Skip to main content

· 4 min read
Damian Nadales

Consensus Quarterly Update

2022-09 - 2022-11

Main achievements

UTxO HD

  • As a consequence of the errors observed when running distributed mempool benchmarks, we re-designed the UTxO HD mempool integration, which fixed these errors and lead to a simpler and more maintainable design.

  • We focused on increasing test coverage for the UTxO-HD prototype. In particular, we added property tests for:

    • Backing store (work ongoing)
    • Era transitions
  • The property tests we added uncovered several bugs, which is a great result given the exponential increase in the cost of finding bugs as they are closer to deployment.

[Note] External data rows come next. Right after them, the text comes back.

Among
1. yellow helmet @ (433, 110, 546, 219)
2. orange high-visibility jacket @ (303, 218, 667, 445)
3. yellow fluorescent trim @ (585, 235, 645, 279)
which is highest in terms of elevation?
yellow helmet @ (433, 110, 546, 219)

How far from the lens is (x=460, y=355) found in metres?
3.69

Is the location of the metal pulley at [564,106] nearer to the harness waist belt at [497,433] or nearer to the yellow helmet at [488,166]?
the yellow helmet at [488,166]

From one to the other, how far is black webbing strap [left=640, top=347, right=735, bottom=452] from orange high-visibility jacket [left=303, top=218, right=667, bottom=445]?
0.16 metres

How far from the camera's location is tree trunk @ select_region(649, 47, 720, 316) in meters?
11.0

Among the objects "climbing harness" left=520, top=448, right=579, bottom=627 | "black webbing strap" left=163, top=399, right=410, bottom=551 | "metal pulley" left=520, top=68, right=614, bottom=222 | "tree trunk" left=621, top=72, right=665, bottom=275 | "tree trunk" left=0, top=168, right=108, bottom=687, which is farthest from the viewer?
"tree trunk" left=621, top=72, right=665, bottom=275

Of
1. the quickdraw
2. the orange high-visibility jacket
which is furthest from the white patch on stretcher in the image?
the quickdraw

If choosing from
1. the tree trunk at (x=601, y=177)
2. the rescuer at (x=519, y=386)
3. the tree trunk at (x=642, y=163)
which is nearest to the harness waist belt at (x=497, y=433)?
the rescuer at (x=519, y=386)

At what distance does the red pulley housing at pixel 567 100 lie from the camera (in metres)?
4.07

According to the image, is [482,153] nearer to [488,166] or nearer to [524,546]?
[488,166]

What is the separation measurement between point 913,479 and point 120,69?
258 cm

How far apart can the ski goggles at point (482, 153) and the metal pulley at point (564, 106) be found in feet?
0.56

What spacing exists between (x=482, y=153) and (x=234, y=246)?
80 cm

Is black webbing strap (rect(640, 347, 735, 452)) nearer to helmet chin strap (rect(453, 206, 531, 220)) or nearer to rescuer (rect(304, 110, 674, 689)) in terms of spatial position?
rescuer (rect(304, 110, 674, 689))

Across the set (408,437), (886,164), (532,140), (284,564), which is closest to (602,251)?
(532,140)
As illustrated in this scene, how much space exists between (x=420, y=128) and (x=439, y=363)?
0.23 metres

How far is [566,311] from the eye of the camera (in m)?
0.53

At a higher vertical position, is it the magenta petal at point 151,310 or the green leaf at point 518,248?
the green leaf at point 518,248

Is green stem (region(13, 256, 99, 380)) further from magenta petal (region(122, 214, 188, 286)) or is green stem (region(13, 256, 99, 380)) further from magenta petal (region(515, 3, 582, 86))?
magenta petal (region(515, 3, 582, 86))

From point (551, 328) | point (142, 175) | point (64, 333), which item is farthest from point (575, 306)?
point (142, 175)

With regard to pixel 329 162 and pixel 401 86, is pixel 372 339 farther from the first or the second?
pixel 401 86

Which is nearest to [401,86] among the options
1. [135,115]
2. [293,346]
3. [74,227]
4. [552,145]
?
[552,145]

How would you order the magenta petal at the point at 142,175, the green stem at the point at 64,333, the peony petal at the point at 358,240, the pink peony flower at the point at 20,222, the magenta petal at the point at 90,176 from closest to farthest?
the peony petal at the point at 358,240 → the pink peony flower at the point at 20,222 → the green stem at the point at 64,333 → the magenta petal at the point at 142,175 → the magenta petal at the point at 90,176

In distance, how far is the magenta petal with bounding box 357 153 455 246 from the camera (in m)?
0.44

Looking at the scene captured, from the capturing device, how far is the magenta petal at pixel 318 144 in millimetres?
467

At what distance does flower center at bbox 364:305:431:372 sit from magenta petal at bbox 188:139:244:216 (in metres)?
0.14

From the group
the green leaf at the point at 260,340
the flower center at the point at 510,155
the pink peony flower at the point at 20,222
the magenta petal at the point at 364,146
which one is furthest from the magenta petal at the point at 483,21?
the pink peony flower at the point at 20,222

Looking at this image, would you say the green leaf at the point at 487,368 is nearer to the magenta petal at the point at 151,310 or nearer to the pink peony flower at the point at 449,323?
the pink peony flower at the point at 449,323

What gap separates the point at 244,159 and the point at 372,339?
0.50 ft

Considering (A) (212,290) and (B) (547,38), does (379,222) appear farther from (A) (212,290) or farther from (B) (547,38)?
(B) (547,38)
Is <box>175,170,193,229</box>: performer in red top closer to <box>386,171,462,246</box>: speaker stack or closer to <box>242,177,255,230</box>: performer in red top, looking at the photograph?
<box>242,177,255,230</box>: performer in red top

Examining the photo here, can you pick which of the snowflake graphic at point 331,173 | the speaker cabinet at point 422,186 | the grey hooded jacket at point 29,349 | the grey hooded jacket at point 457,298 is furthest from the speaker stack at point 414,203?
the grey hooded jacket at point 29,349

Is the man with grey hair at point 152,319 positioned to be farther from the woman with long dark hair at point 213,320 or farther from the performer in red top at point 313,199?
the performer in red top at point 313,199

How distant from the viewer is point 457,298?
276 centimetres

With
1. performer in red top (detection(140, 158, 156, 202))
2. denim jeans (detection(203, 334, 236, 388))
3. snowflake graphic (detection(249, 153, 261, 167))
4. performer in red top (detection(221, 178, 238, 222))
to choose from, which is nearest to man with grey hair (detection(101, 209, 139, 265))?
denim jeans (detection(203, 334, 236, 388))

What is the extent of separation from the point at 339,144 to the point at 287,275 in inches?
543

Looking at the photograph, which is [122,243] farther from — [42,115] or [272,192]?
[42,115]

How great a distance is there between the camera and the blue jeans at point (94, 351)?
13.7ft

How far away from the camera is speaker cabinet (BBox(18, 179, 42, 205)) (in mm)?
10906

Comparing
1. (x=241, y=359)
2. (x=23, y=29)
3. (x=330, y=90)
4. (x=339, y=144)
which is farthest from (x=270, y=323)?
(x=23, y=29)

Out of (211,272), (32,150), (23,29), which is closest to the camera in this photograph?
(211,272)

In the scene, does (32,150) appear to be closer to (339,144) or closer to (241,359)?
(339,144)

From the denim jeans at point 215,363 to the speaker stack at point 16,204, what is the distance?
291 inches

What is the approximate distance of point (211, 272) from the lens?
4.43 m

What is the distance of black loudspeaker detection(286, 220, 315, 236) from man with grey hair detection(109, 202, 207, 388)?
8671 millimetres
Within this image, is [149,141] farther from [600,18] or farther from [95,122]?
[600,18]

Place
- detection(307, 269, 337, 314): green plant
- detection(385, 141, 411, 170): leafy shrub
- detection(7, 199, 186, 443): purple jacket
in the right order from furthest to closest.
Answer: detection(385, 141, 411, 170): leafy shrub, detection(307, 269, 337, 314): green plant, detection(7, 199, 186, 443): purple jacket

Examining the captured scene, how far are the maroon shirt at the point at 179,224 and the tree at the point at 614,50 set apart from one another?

  • One of the errors found by our tests required us to work on improvements in the Haskell bindings for LMDB. This work is ongoing.

  • We started working on the mempool property tests that will exercise the new code paths that UTxO HD introduced.

  • We developed, benchmarked and tested an implementation of sequences of differences based on "anti-diffs". Performance results of diff sequence operations show that we achieved a speedup of about 4x across several scenarios. Note: this speedup is taking into account diff sequence operations only, so the consensus-wide speedup is less than 4x.

  • We integrated the "anti-diff" prototype into the UTxO HD feature branch.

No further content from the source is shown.